▶ What the task asks
Only the lines from the line holding "Which is farthest from the" through the final line of the entries below are to be returned, exactly as they stand.

▶ Provided records
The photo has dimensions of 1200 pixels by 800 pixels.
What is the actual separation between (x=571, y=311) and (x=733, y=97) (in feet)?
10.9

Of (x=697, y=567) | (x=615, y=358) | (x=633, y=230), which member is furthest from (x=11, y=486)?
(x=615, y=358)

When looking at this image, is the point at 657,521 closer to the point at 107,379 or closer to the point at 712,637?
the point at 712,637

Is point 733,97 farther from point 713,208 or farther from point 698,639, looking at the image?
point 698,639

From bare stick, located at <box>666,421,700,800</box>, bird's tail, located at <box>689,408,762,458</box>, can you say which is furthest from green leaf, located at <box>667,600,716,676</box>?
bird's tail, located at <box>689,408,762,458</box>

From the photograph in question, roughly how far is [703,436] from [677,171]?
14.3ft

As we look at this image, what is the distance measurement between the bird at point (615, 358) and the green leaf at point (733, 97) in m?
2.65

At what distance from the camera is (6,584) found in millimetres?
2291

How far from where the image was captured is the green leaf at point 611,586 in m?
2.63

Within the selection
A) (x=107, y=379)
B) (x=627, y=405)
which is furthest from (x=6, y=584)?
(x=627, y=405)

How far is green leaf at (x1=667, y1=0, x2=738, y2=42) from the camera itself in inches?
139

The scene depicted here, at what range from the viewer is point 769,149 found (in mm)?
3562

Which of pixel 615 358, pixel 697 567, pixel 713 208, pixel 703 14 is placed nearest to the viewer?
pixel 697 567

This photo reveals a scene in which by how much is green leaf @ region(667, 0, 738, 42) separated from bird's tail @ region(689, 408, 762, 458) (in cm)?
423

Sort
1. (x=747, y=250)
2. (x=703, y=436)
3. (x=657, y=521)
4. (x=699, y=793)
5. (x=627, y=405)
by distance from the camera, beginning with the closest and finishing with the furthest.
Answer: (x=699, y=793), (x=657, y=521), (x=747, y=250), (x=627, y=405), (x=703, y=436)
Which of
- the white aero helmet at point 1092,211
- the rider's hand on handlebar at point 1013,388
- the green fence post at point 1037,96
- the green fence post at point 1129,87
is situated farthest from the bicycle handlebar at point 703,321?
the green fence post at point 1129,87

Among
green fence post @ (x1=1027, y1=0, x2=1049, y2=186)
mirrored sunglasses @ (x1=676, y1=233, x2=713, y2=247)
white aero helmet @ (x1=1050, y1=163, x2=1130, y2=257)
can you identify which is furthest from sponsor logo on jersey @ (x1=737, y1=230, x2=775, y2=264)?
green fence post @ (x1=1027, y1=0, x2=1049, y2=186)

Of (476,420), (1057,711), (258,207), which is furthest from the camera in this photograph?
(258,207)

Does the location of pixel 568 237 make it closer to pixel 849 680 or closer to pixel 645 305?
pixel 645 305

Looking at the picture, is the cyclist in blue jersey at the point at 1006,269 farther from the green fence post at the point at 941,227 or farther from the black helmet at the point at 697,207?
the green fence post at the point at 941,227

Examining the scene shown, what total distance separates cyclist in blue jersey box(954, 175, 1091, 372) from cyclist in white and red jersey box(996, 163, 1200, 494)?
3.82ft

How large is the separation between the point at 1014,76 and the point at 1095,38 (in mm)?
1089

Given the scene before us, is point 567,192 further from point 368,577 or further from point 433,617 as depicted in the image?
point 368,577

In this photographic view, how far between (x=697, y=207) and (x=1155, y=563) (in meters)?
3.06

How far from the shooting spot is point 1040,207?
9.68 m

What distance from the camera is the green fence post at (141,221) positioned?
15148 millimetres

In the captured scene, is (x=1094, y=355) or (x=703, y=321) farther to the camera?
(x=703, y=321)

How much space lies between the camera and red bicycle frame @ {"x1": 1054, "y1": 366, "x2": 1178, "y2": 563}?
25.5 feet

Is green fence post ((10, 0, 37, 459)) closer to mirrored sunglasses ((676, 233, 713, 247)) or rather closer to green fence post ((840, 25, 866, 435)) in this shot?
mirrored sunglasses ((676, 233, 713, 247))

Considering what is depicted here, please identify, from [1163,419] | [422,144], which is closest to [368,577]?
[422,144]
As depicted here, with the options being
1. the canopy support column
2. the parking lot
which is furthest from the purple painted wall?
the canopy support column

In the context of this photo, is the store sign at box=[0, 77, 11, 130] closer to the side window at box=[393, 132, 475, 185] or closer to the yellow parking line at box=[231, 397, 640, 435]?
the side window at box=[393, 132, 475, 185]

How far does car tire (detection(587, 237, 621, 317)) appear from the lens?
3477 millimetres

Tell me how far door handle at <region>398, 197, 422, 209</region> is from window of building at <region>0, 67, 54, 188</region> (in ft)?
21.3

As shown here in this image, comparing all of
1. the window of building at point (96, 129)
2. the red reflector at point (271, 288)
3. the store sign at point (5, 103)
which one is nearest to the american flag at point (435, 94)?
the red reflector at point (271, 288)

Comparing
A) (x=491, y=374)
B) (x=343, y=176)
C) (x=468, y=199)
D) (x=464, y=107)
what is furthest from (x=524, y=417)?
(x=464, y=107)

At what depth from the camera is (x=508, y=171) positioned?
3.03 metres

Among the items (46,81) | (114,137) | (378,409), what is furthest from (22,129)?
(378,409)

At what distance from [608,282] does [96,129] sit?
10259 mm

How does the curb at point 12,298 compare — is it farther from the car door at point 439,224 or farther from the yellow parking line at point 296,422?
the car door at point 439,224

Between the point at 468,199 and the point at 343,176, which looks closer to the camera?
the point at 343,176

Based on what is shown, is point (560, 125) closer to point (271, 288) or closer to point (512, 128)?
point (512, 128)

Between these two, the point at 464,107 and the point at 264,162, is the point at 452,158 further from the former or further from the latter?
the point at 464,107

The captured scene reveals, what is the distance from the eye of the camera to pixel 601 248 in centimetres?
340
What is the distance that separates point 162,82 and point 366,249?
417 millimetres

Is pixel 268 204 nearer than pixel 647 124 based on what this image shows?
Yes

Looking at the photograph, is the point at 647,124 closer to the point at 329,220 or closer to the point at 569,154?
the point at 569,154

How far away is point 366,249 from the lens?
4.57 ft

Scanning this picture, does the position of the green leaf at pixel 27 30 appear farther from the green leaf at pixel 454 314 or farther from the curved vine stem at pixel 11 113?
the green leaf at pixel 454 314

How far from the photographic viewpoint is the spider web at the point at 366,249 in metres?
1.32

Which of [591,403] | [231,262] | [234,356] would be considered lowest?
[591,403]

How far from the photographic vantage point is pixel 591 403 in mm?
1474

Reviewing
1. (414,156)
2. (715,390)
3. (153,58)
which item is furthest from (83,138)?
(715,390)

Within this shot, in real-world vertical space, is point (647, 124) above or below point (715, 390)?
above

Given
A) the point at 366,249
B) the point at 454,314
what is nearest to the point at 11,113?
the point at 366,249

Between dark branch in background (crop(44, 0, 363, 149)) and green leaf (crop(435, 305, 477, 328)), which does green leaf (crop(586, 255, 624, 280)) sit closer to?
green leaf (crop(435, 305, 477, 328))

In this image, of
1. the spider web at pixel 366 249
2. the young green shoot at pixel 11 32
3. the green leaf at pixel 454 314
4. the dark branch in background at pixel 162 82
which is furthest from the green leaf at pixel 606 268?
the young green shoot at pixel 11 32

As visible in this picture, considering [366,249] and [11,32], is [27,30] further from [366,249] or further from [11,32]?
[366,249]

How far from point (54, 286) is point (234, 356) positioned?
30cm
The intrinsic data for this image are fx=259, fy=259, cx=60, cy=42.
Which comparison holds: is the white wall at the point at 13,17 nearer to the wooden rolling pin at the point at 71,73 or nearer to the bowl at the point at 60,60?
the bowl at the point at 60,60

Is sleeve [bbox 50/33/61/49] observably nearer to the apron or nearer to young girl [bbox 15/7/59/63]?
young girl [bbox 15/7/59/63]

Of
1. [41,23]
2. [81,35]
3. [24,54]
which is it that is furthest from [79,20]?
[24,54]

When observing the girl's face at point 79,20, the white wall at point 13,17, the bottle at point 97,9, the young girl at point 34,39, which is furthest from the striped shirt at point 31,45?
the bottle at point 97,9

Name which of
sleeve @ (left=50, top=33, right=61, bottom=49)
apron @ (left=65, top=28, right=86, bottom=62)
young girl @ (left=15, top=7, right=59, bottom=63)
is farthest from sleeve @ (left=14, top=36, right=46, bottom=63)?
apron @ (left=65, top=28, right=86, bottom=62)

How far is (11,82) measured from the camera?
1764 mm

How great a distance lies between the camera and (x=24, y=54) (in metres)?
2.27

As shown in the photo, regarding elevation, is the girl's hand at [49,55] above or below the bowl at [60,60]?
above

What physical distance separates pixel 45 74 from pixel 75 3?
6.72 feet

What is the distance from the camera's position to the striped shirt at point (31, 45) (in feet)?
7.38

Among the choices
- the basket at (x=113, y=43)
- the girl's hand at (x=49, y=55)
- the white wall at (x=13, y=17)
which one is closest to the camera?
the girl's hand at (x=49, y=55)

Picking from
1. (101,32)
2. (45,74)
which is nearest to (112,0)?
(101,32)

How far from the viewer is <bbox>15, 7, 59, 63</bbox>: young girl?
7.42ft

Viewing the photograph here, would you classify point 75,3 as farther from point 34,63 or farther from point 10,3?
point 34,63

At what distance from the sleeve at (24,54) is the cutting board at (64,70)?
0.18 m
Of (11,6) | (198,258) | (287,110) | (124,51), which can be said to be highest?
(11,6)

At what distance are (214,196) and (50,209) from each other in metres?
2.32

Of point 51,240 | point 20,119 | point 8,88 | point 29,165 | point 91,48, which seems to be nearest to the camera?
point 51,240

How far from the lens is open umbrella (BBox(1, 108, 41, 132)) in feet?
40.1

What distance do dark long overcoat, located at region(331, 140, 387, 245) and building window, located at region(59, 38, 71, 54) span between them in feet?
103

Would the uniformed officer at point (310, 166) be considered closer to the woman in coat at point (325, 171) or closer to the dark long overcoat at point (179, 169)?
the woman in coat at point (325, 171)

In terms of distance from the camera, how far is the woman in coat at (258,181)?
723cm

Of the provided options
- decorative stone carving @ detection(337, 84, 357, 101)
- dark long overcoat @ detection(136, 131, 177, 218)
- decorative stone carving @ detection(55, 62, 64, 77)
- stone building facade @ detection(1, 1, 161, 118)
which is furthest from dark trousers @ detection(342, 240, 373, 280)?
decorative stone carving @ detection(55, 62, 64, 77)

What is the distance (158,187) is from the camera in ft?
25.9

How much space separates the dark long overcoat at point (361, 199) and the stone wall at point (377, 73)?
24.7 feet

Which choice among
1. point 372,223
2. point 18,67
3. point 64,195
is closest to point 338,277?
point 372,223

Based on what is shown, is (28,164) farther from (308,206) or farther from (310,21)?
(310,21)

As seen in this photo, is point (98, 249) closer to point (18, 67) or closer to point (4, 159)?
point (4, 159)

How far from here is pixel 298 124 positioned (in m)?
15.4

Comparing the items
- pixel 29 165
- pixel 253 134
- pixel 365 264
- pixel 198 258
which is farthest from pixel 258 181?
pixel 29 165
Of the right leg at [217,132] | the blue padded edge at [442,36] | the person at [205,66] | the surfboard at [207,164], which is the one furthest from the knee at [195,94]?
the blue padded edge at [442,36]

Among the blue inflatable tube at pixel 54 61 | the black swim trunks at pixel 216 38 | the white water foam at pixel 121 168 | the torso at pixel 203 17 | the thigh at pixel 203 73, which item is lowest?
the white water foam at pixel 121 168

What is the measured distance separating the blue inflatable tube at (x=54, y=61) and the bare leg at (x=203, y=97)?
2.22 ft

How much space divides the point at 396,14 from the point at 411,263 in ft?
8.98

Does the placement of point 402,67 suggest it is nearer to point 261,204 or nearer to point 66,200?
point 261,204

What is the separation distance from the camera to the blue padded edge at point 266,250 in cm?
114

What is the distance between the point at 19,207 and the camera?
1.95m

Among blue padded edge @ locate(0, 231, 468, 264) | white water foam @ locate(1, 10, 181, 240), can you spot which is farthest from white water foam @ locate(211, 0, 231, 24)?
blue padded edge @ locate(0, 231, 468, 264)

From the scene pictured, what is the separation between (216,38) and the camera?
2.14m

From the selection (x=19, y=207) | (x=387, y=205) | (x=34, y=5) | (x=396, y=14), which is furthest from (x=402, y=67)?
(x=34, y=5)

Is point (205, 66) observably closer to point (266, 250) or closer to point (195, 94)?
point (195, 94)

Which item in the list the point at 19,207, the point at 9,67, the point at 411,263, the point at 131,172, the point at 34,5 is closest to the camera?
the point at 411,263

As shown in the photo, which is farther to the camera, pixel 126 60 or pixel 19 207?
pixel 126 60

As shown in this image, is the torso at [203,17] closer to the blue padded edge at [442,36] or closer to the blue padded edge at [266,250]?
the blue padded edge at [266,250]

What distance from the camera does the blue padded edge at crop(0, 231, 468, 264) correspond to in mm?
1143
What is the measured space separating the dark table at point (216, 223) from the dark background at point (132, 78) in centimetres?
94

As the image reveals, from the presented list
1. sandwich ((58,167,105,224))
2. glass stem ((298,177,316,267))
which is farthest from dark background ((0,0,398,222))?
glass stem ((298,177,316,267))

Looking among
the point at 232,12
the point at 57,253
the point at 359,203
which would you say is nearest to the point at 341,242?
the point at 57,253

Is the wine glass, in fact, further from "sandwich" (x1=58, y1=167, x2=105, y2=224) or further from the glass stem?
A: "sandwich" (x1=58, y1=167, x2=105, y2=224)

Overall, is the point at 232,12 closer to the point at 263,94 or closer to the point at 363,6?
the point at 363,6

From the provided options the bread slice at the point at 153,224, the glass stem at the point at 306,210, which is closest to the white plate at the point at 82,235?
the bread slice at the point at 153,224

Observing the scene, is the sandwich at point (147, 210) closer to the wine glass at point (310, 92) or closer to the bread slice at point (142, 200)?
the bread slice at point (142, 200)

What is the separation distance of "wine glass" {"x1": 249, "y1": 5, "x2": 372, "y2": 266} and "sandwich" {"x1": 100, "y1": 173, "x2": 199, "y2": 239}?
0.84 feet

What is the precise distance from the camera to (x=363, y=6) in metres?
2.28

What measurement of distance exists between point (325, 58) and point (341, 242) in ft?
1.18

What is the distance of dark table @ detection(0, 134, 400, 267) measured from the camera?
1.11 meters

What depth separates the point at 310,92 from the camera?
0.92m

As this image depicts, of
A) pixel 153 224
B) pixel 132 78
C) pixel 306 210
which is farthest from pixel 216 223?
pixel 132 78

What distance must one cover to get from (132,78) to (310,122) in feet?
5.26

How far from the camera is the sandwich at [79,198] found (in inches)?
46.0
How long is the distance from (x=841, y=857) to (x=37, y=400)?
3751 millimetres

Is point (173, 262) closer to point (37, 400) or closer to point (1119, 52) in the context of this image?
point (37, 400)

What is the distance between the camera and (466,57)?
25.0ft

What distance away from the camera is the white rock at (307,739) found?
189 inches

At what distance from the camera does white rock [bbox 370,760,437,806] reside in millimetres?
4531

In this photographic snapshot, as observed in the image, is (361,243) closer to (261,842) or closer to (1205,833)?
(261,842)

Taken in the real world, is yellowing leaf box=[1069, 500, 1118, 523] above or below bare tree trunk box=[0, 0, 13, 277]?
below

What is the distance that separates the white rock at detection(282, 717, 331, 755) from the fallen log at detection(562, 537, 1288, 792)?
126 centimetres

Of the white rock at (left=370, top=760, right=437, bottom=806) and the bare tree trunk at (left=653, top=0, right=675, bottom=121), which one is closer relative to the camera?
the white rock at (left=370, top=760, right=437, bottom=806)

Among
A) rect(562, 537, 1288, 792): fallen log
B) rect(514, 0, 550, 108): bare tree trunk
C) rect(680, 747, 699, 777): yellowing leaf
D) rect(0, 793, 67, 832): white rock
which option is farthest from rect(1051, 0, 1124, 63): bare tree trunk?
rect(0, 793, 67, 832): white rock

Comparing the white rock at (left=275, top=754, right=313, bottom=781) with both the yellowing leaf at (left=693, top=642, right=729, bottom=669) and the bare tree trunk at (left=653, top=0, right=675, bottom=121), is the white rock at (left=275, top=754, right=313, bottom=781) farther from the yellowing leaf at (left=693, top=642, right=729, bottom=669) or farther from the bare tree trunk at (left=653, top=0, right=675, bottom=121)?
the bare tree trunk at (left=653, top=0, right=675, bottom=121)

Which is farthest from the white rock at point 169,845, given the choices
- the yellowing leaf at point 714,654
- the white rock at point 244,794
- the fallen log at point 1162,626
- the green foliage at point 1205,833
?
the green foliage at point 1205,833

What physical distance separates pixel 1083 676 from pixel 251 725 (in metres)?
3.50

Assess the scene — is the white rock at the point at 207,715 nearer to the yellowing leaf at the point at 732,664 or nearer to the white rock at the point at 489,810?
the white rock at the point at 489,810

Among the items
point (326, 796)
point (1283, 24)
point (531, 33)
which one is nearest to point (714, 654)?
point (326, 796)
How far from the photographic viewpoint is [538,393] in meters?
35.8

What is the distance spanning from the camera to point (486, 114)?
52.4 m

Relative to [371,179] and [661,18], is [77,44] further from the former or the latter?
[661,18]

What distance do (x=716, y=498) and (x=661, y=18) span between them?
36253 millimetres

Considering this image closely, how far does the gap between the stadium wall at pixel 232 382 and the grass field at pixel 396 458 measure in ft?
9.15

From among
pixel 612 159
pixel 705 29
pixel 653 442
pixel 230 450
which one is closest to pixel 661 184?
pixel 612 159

▶ Output
Which is farthest from the white rock at point 169,845, given the choices
- the yellowing leaf at point 714,654
- the white rock at point 244,794
- the fallen log at point 1162,626
- the green foliage at point 1205,833
?
the green foliage at point 1205,833

What physical distance separates pixel 1083 676 from pixel 251 725 (in metres)?
3.50

Assess the scene — is the white rock at the point at 207,715 nearer to the yellowing leaf at the point at 732,664 or nearer to the white rock at the point at 489,810?
the white rock at the point at 489,810

Among the items
point (326, 796)
point (1283, 24)
point (531, 33)
which one is nearest to point (714, 654)?
point (326, 796)
How far from the photographic viewpoint is [538,393] in meters?
35.8

What is the distance spanning from the camera to point (486, 114)?
52.4 m

Relative to [371,179] and [661,18], is [77,44] further from the former or the latter?
[661,18]

What distance do (x=716, y=498) and (x=661, y=18) span between them?
36253 millimetres

Considering this image closely, how far does the gap between the stadium wall at pixel 232 382 and the grass field at pixel 396 458 measure in ft?
9.15

From among
pixel 612 159
pixel 705 29
pixel 653 442
pixel 230 450
which one is closest to pixel 661 184?
pixel 612 159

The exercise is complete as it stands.